Flood-fighting efforts ramped up in Fargo, N.D. Wednesday, with city officials announcing criminals sentenced to community service would have to help sandbag.


High school students get ready to make sandbags. (CBC)

The city's sandbagging centre opened Wednesday morning and hundreds of volunteers began the task of making one million bags over the next 10 days.

Many of the volunteers are high school students bused in from around the city.

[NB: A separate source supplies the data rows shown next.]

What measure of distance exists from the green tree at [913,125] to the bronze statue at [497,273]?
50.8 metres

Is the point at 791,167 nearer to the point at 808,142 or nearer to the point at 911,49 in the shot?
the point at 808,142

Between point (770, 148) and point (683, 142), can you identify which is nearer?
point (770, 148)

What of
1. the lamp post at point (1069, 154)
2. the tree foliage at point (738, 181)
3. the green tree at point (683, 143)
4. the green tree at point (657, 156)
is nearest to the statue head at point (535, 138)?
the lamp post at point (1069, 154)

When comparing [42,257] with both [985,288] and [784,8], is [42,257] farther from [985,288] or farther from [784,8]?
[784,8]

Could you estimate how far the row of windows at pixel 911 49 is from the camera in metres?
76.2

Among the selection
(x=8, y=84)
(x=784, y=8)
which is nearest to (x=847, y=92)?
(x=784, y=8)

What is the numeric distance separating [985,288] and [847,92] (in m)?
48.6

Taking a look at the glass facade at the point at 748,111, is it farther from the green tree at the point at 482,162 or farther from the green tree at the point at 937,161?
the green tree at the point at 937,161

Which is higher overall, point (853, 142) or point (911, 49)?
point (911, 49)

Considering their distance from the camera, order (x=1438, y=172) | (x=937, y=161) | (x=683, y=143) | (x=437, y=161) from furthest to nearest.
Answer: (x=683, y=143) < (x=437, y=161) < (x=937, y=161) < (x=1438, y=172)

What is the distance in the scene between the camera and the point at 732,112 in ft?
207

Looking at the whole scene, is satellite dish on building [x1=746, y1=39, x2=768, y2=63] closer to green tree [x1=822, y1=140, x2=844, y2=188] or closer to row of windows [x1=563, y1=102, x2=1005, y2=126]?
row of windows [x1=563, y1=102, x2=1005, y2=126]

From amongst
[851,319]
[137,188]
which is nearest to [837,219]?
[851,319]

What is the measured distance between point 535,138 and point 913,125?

Others, like Mike Benson, are there because they have faced the rising water before and know what it takes to fight back.

"You kind of know you can't do it all yourself. You can't work for like a week straight, man the pumps, man your sump pump, build the dike, take care of the dike. You need help and this is a way I can give back to the community," said Benson, who was helped during the 1997 flood.

Those volunteers will be joined by criminals who have been sentenced to community service.

City officials said in a release that anyone who is "capable of performing physical labour" is being ordered to participate in the city’s sandbagging operations.

Meanwhile, evening flood meetings are underway to show residents the city's flood plan.

"Our property's one of the ones very much at stake and in the game, so it’s very pertinent information for us to be here," said Gene Redmond, who was at the first meeting on Tuesday night.

The U.S. National Weather Service says there’s a 95 per cent chance there will be major flooding on the Red River in Fargo.

As of Wednesday night, 94,000 sandbags had been produced at Fargo’s Sandbag Central location.